That is the standard layout of the most commonly used keyboard. Look at your keyboard. The first letters across the top row are QWERTY.
I would bet that you think you know why this layout was chosen as a the standard. Grouping of commonly used letters? (Like “t” and “h”) Most often used letters are placed under the “strongest” fingers? Proven as an easy to learn layout?
Well, it’s none of the above.
In fact, the keyboard layout was not designed with you in mind. The QWERTY keyboard was designed for typewriter manufacturers. When two keys were pressed that were close together, the striking arms would jam. The typewriter designers needed to come up with a design to minimize the jamming. That would make their machine apparently better than a machine that was always jamming.

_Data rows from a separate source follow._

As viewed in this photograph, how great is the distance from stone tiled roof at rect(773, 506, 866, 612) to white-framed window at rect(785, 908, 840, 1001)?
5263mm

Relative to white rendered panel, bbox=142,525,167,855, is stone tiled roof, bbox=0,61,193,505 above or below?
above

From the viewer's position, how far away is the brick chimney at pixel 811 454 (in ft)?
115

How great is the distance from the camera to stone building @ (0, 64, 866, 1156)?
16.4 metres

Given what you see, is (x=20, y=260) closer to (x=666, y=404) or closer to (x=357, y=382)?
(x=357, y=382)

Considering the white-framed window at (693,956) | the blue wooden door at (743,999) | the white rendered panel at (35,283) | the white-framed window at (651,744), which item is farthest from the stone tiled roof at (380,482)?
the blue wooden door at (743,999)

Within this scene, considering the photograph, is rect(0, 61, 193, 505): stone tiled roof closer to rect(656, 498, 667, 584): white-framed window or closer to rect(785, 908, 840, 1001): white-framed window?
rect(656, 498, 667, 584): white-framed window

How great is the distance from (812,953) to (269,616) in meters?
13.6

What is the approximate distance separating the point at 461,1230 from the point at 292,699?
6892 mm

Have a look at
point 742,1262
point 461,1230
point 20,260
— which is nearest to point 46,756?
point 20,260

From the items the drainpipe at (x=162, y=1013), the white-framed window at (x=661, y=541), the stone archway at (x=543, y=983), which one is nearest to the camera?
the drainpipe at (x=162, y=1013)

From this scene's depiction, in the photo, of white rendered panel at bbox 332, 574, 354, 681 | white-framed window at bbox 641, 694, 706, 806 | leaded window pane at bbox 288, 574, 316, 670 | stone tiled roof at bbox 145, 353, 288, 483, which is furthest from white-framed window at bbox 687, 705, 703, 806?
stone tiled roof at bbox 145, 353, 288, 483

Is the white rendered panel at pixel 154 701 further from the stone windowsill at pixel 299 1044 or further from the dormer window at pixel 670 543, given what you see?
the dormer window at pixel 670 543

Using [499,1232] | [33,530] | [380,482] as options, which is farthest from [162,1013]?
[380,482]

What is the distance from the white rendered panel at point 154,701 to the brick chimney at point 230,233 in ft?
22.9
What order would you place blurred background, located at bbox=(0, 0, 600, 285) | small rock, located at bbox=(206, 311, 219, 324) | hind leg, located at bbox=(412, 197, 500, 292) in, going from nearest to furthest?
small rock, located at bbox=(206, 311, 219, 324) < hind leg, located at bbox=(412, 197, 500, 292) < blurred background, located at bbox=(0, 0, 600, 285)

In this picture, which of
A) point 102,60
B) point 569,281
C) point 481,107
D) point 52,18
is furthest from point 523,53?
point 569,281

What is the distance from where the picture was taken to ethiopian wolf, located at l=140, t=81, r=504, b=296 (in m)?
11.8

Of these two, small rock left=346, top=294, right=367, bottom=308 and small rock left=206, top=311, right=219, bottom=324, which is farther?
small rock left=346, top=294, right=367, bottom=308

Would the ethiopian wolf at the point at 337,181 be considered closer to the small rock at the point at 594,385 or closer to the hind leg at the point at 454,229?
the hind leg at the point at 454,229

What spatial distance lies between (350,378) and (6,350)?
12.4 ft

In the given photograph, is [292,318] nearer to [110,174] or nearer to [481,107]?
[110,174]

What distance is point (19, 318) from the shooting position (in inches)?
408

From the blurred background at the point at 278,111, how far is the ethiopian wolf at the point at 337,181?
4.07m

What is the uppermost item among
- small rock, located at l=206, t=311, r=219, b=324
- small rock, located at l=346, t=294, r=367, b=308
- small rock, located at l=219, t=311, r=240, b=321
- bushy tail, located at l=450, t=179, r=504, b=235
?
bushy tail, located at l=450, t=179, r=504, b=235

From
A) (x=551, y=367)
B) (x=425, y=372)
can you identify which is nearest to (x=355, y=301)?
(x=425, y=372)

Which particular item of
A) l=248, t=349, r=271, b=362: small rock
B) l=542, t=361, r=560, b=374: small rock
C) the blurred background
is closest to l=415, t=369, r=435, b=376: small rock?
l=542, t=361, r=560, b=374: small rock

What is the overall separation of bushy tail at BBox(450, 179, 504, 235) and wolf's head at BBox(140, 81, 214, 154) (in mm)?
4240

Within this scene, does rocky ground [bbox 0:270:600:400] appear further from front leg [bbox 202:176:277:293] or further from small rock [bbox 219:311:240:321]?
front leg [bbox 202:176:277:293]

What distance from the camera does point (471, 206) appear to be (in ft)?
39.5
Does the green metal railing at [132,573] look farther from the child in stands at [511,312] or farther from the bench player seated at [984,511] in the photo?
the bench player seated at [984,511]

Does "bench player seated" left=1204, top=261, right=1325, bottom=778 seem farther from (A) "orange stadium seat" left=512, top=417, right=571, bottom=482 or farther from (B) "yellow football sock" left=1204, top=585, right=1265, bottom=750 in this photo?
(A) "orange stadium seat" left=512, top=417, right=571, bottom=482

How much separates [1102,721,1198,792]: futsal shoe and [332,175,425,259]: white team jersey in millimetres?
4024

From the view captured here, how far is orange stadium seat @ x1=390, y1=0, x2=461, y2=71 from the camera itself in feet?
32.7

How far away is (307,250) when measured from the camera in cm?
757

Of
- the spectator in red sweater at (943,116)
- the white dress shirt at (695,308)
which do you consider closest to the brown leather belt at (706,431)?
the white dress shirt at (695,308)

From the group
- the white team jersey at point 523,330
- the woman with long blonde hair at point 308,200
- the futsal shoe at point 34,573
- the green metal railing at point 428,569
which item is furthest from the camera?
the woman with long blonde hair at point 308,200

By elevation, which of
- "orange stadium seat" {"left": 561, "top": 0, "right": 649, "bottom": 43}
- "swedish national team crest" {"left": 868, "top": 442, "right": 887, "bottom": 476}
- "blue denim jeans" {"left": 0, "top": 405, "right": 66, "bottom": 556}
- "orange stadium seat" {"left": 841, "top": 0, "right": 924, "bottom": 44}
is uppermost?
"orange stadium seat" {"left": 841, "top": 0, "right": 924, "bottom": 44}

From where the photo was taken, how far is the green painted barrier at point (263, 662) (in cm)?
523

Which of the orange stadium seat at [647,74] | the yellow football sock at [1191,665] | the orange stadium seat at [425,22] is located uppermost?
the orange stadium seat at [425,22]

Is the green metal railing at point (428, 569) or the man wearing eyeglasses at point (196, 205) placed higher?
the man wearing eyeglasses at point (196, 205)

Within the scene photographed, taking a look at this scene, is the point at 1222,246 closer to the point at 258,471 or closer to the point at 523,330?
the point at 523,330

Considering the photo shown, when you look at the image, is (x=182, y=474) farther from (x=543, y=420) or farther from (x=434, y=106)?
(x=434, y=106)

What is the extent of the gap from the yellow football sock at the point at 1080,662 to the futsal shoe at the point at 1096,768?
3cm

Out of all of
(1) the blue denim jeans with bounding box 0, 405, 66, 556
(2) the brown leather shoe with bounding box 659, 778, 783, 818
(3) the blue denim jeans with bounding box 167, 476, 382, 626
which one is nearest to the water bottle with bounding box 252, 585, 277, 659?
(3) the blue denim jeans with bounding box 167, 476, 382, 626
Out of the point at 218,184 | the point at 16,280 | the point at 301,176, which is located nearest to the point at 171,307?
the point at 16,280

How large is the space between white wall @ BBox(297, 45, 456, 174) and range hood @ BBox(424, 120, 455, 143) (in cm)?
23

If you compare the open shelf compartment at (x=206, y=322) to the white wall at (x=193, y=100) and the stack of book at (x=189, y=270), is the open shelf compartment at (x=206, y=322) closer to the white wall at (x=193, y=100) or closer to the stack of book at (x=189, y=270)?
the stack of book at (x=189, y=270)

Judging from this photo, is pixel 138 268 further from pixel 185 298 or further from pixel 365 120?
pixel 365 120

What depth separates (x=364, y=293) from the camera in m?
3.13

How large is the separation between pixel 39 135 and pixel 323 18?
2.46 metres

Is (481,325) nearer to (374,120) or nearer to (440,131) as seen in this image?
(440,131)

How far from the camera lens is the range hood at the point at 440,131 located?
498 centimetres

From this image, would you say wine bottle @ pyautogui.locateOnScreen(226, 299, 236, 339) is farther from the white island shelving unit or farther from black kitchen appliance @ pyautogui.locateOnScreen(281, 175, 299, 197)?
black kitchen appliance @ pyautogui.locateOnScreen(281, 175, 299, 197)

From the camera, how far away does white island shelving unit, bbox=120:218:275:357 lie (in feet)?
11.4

Once the QWERTY design was adopted by a couple of typewriter makers, and people learned how to type, it became impossible to sell a typewriter with a different layout—who would want to relearn typing with every new typewriter or in today’s case, keyboard?
There is another little thing about the QWERTY layout that few people know. Looking again at the top row, it it very easy to peck out T-Y-P-E-W-R-I-T-E-R
That made it easy for a salesman to demonstrate how easy it was to learn how to operate one of the complicated new machines.
Today, millions of people use a keyboard that was designed to prevent the keys from jamming and to make it easy to knock out the word typewriter. Most people reading this have never used a typewriter.
Point is, QWERTY was designed to make the machines look better. TO SELL TYPEWRITERS!
When you design your product or service, you have a choice to either design for your customer or to make you look better.
That’s a real quandary.
If keyboards were designed for the consumer, would they understand the design at first glance or only after using the keyboard for a while? And if the keyboard was perfectly designed for the consumer of 1920 but the keys often jammed, what would the users have thought?
Remember, sometimes just avoiding a jam is enough to set a standard.
Your customers want to avoid the jam even more than they want perfection from you. Buyers will choose second best if they are comfortable and believe they will avoid a jam.